02 maart 2008

Zazen als ritueel bij Dogen

Toen in de twintigste eeuw Zen het Westen bereikte, haalden veel Westerlingen opgelucht adem. Eindelijk een ‘schone’ religie, zonder ritueel, met een meditatietraining waarmee je de doorbraak naar Verlichting kon realiseren, onafhankelijk van rituelen en instituties. De beatniks en de hippies vonden het geweldig. Zen meditatie werd verwelkomd als een spirituele technologie, een weg naar bewustzijnsverruiming zonder poespas.
Maar de laatste jaren wordt steeds duidelijker dat ritueel in Zen een grote rol speelt. Een recent uitgekomen verzameling artikelen, Zen Ritual, geeft daar een mooi overzicht van.[1] Zelfs het hart van Zen, de meditatiepraktijk, blijkt niet van rituelen verstoken te zijn. Sterker nog, volgens een van de bijdragen in de bundel beschouwt Dogen zazen zelf als een ritueel![2]

Tjeu van den Berk omschrijft een ritueel als niet zozeer een daad (die altijd doelgericht is) maar een handeling, waarbij het doel in die handeling zelf besloten ligt: een in scene gezette symbolische handeling. Er wordt geen enkel resultaat beoogd: het moet alleen maar allemaal gebeuren, en precies op dezelfde voorgeschreven wijze. De handeling wordt zo ‘zinloos’ mogelijk uitgevoerd, om ruimte te scheppen voor iets anders. Van den Berk pleit voor een herwaardering van een dergelijk ‘ritueel bewustzijn’. Tegenwoordig is iedereen bezig met het verruimen en verhogen van het bewustzijn. In het ritueel wordt het bewustzijn juist beperkt en ‘onschadelijk gemaakt’, om ruimte te maken voor instinctieve krachten.

### Aangeleverde gegevens
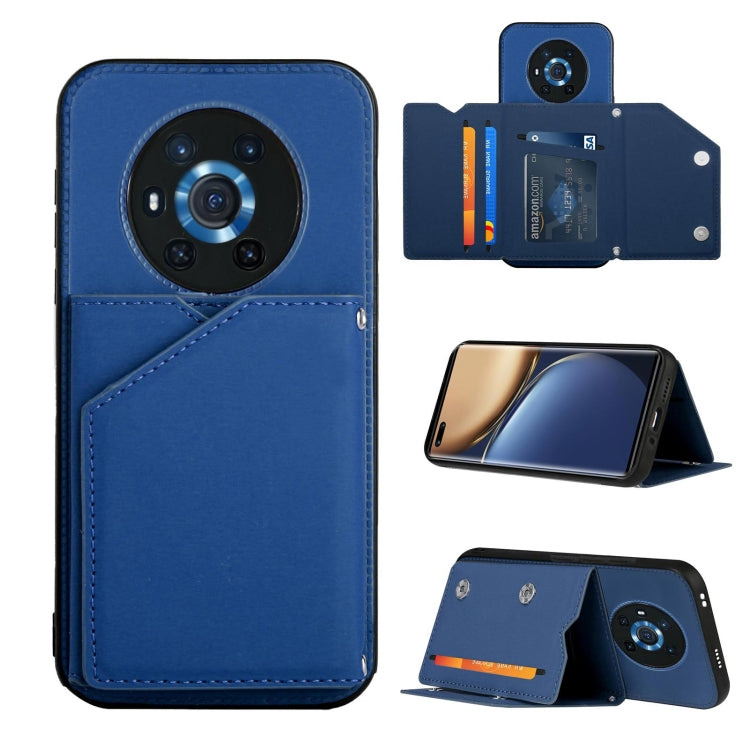 Skin Feel PU + TPU + PC Back Cover Shockproof Case with Card Slots &amp; Holder &amp; Photo Frame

### Opdrachten
1. Zet de alinea uit het tekstfragment die begint met "Tjeu van den Berk omschrijft" om in een beknopte opsomming. Behoud de belangrijkste feiten.
2. Geef uit het tekstfragment letterlijk alles weer vanaf "Toen in de twintigste" tot en met "bewustzijnsverruiming zonder poespas.".
De gegevens spelen hierbij geen rol.

### Resultaten van oefeningen
1.
- Tjeu van den Berk ziet een ritueel niet als een doelgerichte daad. Hij ziet het als een handeling waarvan het doel in de handeling zelf ligt: een in scene gezette symbolische handeling.
- Er wordt geen resultaat beoogd. Alles moet alleen gebeuren, en steeds op dezelfde voorgeschreven wijze.
- De handeling wordt zo 'zinloos' mogelijk uitgevoerd, om ruimte te scheppen voor iets anders.
- Van den Berk pleit voor een herwaardering van dit 'ritueel bewustzijn'.
- Tegenwoordig is iedereen bezig het bewustzijn te verruimen en te verhogen. In het ritueel wordt het juist beperkt en 'onschadelijk gemaakt', om ruimte te maken voor instinctieve krachten.

2.
Toen in de twintigste eeuw Zen het Westen bereikte, haalden veel Westerlingen opgelucht adem. Eindelijk een ‘schone’ religie, zonder ritueel, met een meditatietraining waarmee je de doorbraak naar Verlichting kon realiseren, onafhankelijk van rituelen en instituties. De beatniks en de hippies vonden het geweldig. Zen meditatie werd verwelkomd als een spirituele technologie, een weg naar bewustzijnsverruiming zonder poespas.